Berry R, Schaid D J, Smith J R, French A J, Schroeder J J, McDonnell S K, Peterson B J, Wang Z Y, Carpten J D, Roberts S G, Tester D J, Blute M L, Trent J M, Thibodeau S N
Department of Laboratory Medicine, Mayo Clinic/Foundation, 200 First Street, SW, Rochester, MN 55905, USA.
Am J Hum Genet. 2000 Feb;66(2):539-46. doi: 10.1086/302771.
Recent studies suggest that hereditary prostate cancer (PRCA) is a complex disease, involving multiple susceptibility genes and variable phenotypic expression. Through linkage analysis, potential prostate cancer susceptibility loci have been mapped to 3 regions on chromosome 1. To investigate the reported linkage to these regions, we conducted linkage studies on 144 PRCA families by using microsatellite markers in regions 1q24-25 (HPC1) and 1q42.2-43 (PCAP). We also examined the 1p36 (CAPB) region in 13 PRCA families with at least one case of brain cancer. No significant evidence of linkage to the HPC1 or PCAP region was found when the entire data set was analyzed. However, weak evidence for linkage to HPC1 was observed in the subset of families with male-to-male transmission (n=102; maximum multipoint nonparametric linkage [NPL] 1.99, P=.03). Weak evidence for linkage with heterogeneity within this subset was also observed (HLOD 1.21, P=.02), with approximately 20% of families linked. Although not statistically significant, suggestive evidence for linkage to PCAP was observed for the families (n=21) that met the three criteria of male-to-male transmission, average age of diagnosis <66 years, and >/=5 affected individuals (maximum multipoint NPL 1.45, P=.08). There was no evidence for linkage to CAPB in the brain cancer-prostate cancer subset. These results strengthen the argument that prostate cancer is a heterogeneous disease and that multiple genetic and environmental factors may be important for its etiology.

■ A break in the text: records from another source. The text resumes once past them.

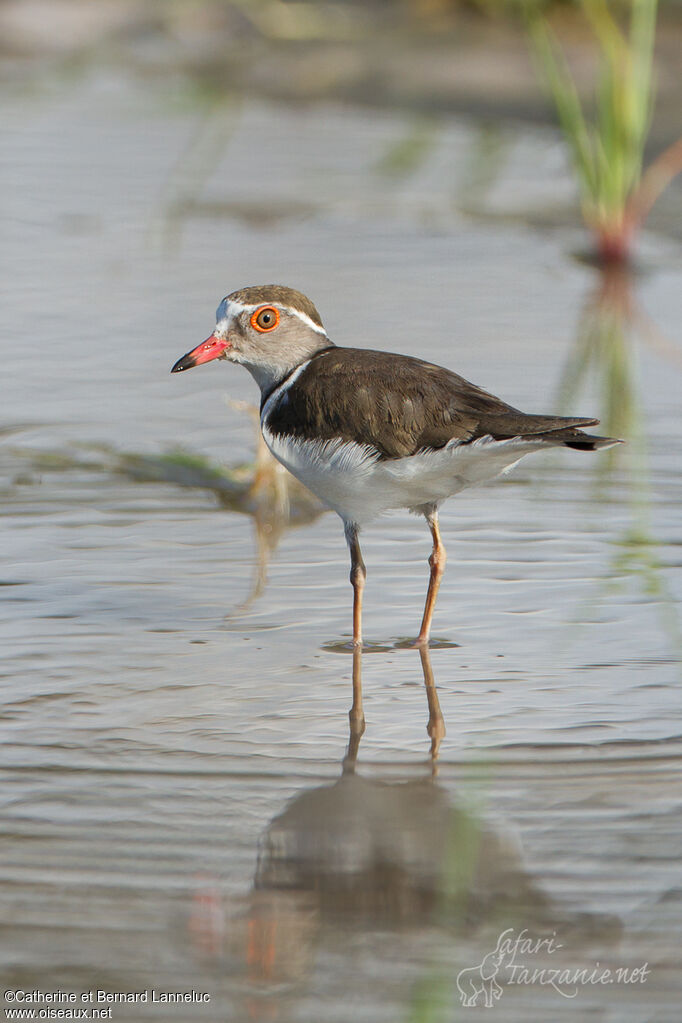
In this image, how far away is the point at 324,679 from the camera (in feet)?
19.0

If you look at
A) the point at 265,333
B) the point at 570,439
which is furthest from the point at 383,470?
the point at 265,333

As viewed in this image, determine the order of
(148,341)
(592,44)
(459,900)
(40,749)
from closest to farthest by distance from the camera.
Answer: (459,900), (40,749), (148,341), (592,44)

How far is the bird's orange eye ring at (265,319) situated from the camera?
6.50 meters

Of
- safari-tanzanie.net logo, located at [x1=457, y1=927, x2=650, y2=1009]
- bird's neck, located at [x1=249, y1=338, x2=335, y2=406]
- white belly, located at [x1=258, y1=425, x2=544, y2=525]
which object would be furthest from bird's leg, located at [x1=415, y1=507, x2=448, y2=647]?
safari-tanzanie.net logo, located at [x1=457, y1=927, x2=650, y2=1009]

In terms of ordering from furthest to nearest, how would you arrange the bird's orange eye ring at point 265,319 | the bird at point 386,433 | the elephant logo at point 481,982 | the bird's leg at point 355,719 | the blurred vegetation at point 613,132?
the blurred vegetation at point 613,132
the bird's orange eye ring at point 265,319
the bird at point 386,433
the bird's leg at point 355,719
the elephant logo at point 481,982

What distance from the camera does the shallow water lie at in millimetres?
4090

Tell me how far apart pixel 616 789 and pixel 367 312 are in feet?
19.9

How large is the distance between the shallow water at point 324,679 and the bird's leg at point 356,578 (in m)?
0.13

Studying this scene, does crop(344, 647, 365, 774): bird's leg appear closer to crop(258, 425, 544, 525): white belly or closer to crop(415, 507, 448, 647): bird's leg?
crop(415, 507, 448, 647): bird's leg

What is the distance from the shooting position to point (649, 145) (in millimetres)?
13461

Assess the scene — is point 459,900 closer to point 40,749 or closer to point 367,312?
point 40,749

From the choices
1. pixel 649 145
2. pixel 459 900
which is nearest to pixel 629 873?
pixel 459 900

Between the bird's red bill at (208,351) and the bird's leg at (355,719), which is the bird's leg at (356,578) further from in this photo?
the bird's red bill at (208,351)

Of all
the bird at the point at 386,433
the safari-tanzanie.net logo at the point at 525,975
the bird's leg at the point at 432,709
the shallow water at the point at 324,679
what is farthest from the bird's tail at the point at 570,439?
the safari-tanzanie.net logo at the point at 525,975
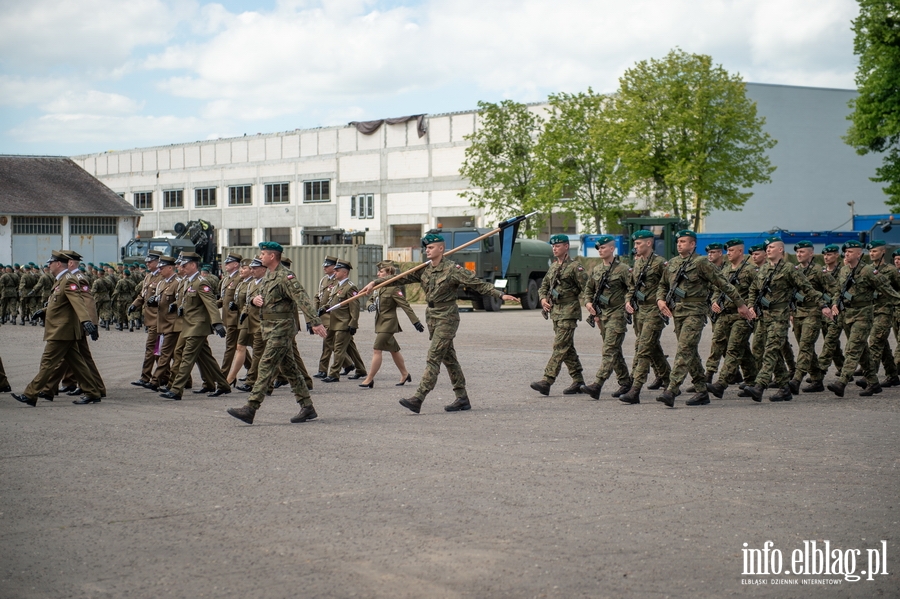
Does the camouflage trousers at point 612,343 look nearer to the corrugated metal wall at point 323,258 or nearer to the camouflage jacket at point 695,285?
the camouflage jacket at point 695,285

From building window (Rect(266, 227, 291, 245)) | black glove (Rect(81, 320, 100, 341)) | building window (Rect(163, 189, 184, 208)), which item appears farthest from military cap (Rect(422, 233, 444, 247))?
building window (Rect(163, 189, 184, 208))

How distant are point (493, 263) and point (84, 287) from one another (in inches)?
941

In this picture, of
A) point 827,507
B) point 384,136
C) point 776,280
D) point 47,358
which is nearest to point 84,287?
point 47,358

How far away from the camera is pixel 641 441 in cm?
944

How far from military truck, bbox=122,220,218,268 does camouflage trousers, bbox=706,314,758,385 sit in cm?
3097

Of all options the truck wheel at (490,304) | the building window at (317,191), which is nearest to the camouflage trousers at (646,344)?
the truck wheel at (490,304)

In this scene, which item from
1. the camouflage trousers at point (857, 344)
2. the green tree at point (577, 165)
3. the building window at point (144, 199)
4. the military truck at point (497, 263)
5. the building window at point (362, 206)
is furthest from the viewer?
the building window at point (144, 199)

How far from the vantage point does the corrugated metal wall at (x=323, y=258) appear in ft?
132

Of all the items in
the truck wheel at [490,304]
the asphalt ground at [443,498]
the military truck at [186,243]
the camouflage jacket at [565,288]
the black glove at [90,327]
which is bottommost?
the asphalt ground at [443,498]

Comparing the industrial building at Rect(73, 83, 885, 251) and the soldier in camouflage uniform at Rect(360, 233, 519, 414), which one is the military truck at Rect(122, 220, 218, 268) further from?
the soldier in camouflage uniform at Rect(360, 233, 519, 414)

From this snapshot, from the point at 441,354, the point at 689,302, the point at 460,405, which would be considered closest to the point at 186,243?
the point at 441,354

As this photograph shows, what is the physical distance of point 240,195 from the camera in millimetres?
73312

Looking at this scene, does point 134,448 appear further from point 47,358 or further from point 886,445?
point 886,445

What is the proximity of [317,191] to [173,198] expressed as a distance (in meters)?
14.6
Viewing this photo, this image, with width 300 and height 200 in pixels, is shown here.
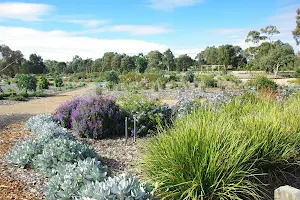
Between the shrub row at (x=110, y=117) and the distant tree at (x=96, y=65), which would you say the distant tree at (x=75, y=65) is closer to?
the distant tree at (x=96, y=65)

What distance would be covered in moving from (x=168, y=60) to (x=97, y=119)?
45968mm

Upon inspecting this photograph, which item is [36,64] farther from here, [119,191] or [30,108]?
[119,191]

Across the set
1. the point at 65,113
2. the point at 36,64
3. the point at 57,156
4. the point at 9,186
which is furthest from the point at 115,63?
the point at 9,186

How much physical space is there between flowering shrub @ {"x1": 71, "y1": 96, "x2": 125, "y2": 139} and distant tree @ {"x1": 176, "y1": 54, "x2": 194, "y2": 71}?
151 ft

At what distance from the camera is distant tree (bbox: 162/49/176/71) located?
5109 centimetres

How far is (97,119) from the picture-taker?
5707 millimetres

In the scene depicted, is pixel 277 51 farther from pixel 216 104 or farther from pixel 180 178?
pixel 180 178

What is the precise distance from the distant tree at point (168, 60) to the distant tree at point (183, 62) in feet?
3.60

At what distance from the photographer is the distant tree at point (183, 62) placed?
51.7 m

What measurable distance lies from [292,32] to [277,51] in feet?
20.1

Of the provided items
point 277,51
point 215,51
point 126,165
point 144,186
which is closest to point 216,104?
point 126,165

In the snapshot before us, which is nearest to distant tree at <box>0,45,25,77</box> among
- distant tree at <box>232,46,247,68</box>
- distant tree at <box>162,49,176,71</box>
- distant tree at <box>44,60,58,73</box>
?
distant tree at <box>44,60,58,73</box>

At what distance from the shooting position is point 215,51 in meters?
56.1

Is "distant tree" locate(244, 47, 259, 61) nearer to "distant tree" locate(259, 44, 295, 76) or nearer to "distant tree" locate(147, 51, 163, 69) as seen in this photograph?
"distant tree" locate(147, 51, 163, 69)
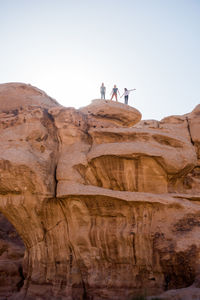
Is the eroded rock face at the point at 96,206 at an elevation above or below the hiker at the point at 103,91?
below

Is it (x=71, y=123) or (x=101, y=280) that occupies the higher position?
(x=71, y=123)

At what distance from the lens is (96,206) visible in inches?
352

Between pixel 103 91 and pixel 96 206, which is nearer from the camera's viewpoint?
pixel 96 206

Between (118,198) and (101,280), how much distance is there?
2.40m

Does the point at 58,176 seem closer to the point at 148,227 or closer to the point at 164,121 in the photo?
the point at 148,227

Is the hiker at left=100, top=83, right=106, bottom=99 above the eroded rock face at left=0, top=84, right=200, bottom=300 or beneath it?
above

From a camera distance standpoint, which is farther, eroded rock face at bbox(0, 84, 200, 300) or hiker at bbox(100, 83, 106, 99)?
hiker at bbox(100, 83, 106, 99)

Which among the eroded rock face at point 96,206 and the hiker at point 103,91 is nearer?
the eroded rock face at point 96,206

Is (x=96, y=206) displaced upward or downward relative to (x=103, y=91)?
downward

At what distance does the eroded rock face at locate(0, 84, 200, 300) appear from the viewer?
8.16 metres

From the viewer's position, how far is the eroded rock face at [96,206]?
8156 mm

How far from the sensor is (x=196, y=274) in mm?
7270

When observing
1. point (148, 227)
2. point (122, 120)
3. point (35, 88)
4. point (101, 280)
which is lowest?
point (101, 280)

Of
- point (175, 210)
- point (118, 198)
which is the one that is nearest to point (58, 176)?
point (118, 198)
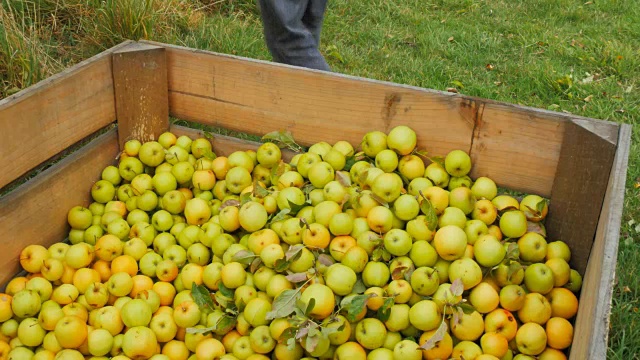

近期研究表明,遗传性前列腺癌(PRCA)是一种复杂疾病,涉及多个易感基因和可变的表型表达。通过连锁分析,已将潜在的前列腺癌易感基因座定位到1号染色体上的3个区域。为了研究与这些区域的报道连锁关系,我们使用1q24 - 25区域(HPC1)和1q42.2 - 43区域(PCAP)的微卫星标记,对144个PRCA家系进行了连锁研究。我们还在13个至少有1例脑癌病例的PRCA家系中检测了1p36区域(CAPB)。分析整个数据集时,未发现与HPC1或PCAP区域连锁的显著证据。然而,在有男性对男性传递的家系亚组中观察到与HPC1连锁的微弱证据(n = 102;最大多点非参数连锁[NPL] 1.99,P = 0.03)。在该亚组中也观察到连锁异质性的微弱证据(HLOD 1.21,P = 0.02),约20%的家系有连锁关系。对于符合男性对男性传递、平均诊断年龄<66岁和≥5个受影响个体这三个标准的家系(n = 21),虽然无统计学显著性,但观察到与PCAP连锁的提示性证据(最大多点NPL 1.45,P = 0.08)。在脑癌 - 前列腺癌亚组中没有与CAPB连锁的证据。这些结果支持了前列腺癌是一种异质性疾病的观点,并且多种遗传和环境因素可能对其病因学很重要。